Dengan demikian, untuk pabrik kelapa sawit terintegrasi, Pajak Masukan khusus untuk kebun kelapa sawit tidak dapat dikreditkan, sedangkan untuk Pajak Masukan khusus pabrik kelapa sawit dapat dikreditkan.
PMK NOMOR 135/PMK.011/2014
Perlakuan pajak masukan bagi perusahaan kelapa sawit terintegrasi (dan juga untuk pengusaha kebun kelapa sawit yang melakukan titip olah) akhirnya memperoleh kejelasan melalui PMK Nomor 21/PMK.011/2014 yang mengubah PMK Nomor 78/PMK.03/2010 dengan menyisipkan pasal 2A.
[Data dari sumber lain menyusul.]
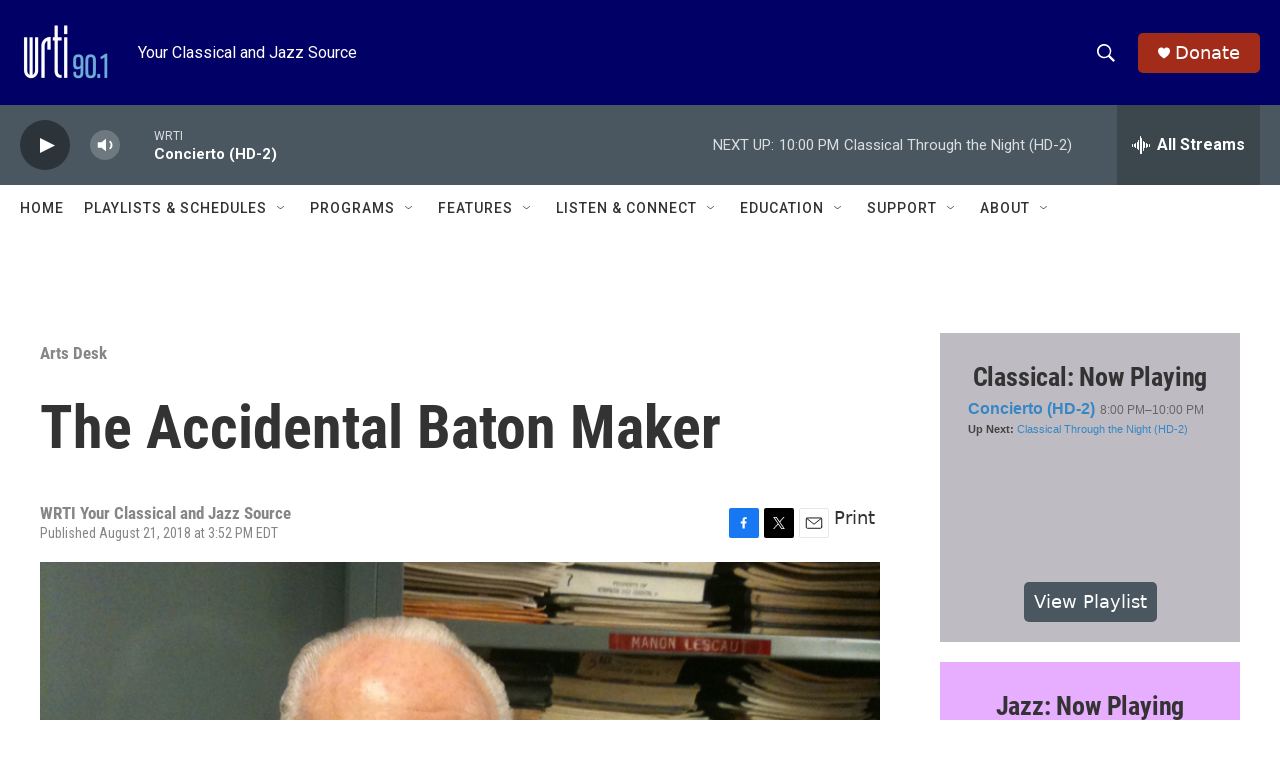

--- FILE ---
content_type: text/html; charset=utf-8
request_url: https://www.google.com/recaptcha/api2/aframe
body_size: 267
content:
<!DOCTYPE HTML><html><head><meta http-equiv="content-type" content="text/html; charset=UTF-8"></head><body><script nonce="vbRGbnpXRbDElM1FjIHv9A">/** Anti-fraud and anti-abuse applications only. See google.com/recaptcha */ try{var clients={'sodar':'https://pagead2.googlesyndication.com/pagead/sodar?'};window.addEventListener("message",function(a){try{if(a.source===window.parent){var b=JSON.parse(a.data);var c=clients[b['id']];if(c){var d=document.createElement('img');d.src=c+b['params']+'&rc='+(localStorage.getItem("rc::a")?sessionStorage.getItem("rc::b"):"");window.document.body.appendChild(d);sessionStorage.setItem("rc::e",parseInt(sessionStorage.getItem("rc::e")||0)+1);localStorage.setItem("rc::h",'1768787915229');}}}catch(b){}});window.parent.postMessage("_grecaptcha_ready", "*");}catch(b){}</script></body></html>

--- FILE ---
content_type: text/javascript; charset=utf-8
request_url: https://api.composer.nprstations.org/v1/widget/53c7dca6e1c8c27e811ab2ae/now?bust=302199381&callback=jQuery17207864454616829895_1768787913077&format=jsonp&date=2026-01-19&times=true&_=1768787913914
body_size: 682
content:
/**/ typeof jQuery17207864454616829895_1768787913077 === 'function' && jQuery17207864454616829895_1768787913077("<!--NOW PLAYING WIDGET --><div class=\"whatson-block\"><div class=\"whatson-song group\"><ul><li class=\"whatson-songTitle\">Florid Waning</li><li class=\"whatson-songArtist\">Mary Halvorson</li><li class=\"whatson-composer\"></li><li class=\"whatson-ensembles\"></li><li class=\"whatson-conductor\"></li><li class=\"whatson-soloists\"></li><li class=\"whatson-songCommerce-now\"><ul class=\"active-now\"></ul></li></ul></div><div class=\"whatson-program\"><div class=\"whatson-programName\">Sunday Rotation</div><span>8:00 PM&#8211;12:00 AM</span></div><p><b>Up Next: </b><a href=\"https://www.wrti.org/programs/jazz-through-night\" target=\"_blank\">Jazz Through the Night</a></p></div>");

--- FILE ---
content_type: text/javascript; charset=utf-8
request_url: https://api.composer.nprstations.org/v1/widget/53c7dbe1e1c8b9c77b4b9b6e/now?bust=287017577&callback=jQuery17209464968070946984_1768787912976&format=jsonp&date=2026-01-19&times=true&_=1768787913834
body_size: 399
content:
/**/ typeof jQuery17209464968070946984_1768787912976 === 'function' && jQuery17209464968070946984_1768787912976("<!--NOW PLAYING WIDGET --><div class=\"whatson-block\"><div class=\"whatson-program\"><a href=\"https://www.wrti.org/show/concierto\" target=\"_blank\" class=\"whatson-programName\">Concierto (HD-2)</a><span>8:00 PM&#8211;10:00 PM</span></div><p><b>Up Next: </b><a href=\"https://www.wrti.org/programs/classical-through-night-classical\" target=\"_blank\">Classical Through the Night (HD-2)</a></p></div>");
Dalam pasal tersebut secara ekplisit disebutkan bahwa Pengusaha Kena Pajak (PKP) yang menghasilkan BKP yang atas penyerahannya termasuk dalam penyerahan yang tidak terutang pajak dan mengolah dan/atau memanfaatkan lebih lanjut BKP, baik melalui unit pengolahan sendiri maupun melalui titip olah dengan menggunakan fasilitas pengolehan PKP lainnya sehingga menjadi BKP yang atas seluruh penyerahannya termasuk dalam penyerahan yang terutang pajak, seluruh pajak masukan yang sudah dibayar dapat dikreditkan sesuai ketentuan peraturan perundang-undangan dibidang perpajakan.
Dengan berlakunya PMK Nomor 21/PMK.011/2014, tidak ada lagi dispute antara Wajib Pajak pengusaha kelapa sawit dengan Ditjen Pajak perihal perhitungan Pajak Masukan untuk industri kelapa sawit. Namun pada PMK Nomor 135/PMK.011/2014 Tanggal 18 Juni 2014 menetapkan tentang:
1. Perubahan Pasal 2A PMK Nomor 78/PMK.03/2010 yang berbunyi,”… sedangkan Pajak Masukan untuk penyerahan yang terutang pajak tidak dapat diketahui dengan pasti, Pajak Masukan yang sudah dibayar dapat dikreditkan sesuai dengan ketentuan peraturan perundang-undangan dibidang perpajakan.”
2. Penambahan Pasal 9A PMK Nomor 78/PMK.03/2010 yang menyatakan bahwa ketentuan mengenai perhitungan pengkreditan pajak masukan bagi Pengusaha Kena Pajak yang melakukan Penyerahan yang Terutang Pajak dan Penyerahan yang Tidak Terutang Pajak sejak tanggal 1 Januari 2014 sampai dengan sebelum berlakunya Peraturan Menteri ini, berlaku ketentuan sebagaimana diatur dalam Peraturan Menteri ini.
3. Mengubah Lampiran Peraturan Menteri Keuangan Nomor 78/PMK.03/2010 tentang Pedoman Perhitungan Pengkreditan Pajak Masukan bagi Pengusaha Kena Pajak yang melakukan Penyerahan yang Terutang Pajak dan Penyerahan yang Tidak Terutang Pajak sebagaimana telah diubah dengan Peraturan Menteri Keuangan Nomor 21/PMK.011/2014, sehingga menjadi sebagaimana tercantum dalam Lampiran yang merupakan bagian tidak terpisahkan dari Peraturan Menteri ini.